Couronné par le Prix Interallié en 1957, ce deuxième roman de Paul Guimard a fait l’objet d’une adaptation cinématographique par Jean-Jacques Vierne en 1962. Réédité en janvier 2024 par les Éditions L’Échappée, « Rue du Havre » continue de séduire par son ton oscillant entre mélancolie et humour caustique. La critique salue particulièrement sa capacité à transformer un banal carrefour parisien en théâtre où se jouent les possibles d’existences qui s’ignorent, portée par une ironie bienveillante qui masque sa gravité.

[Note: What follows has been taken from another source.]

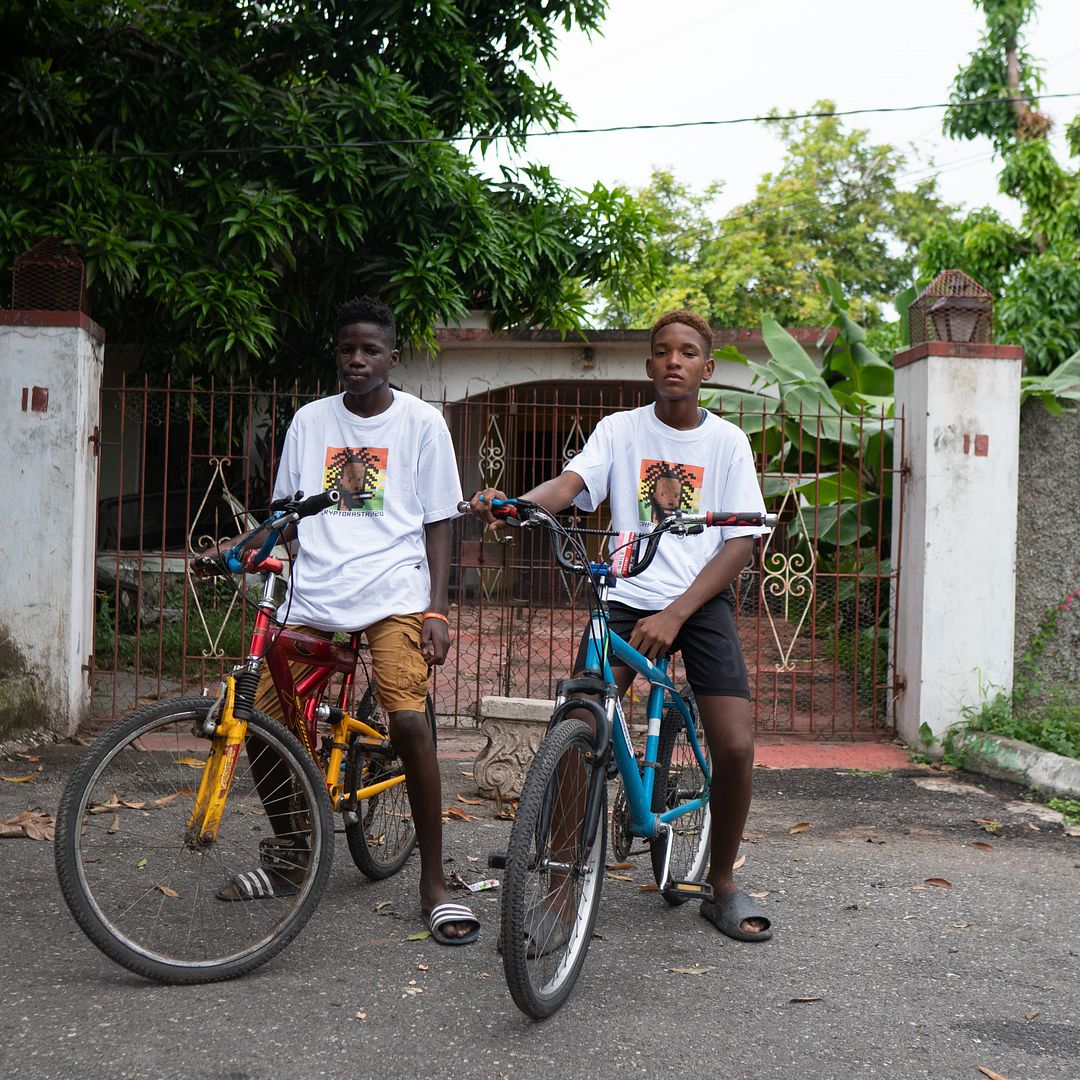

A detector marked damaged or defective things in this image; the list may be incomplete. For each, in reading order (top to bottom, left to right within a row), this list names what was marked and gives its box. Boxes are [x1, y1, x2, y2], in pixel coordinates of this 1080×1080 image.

red rusted fence [90, 375, 902, 738]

« Rue du Havre » s’inscrit dans une réflexion plus large sur l’effet papillon, chère à Paul Guimard : comment la modification d’un détail du présent peut-elle bouleverser l’avenir ? Cette question traverse le récit, porté par un Julien Legris qui tente de perturber le cours des choses pour influencer le destin de deux inconnus.

Aux éditions L’ÉCHAPPÉE ; 153 pages.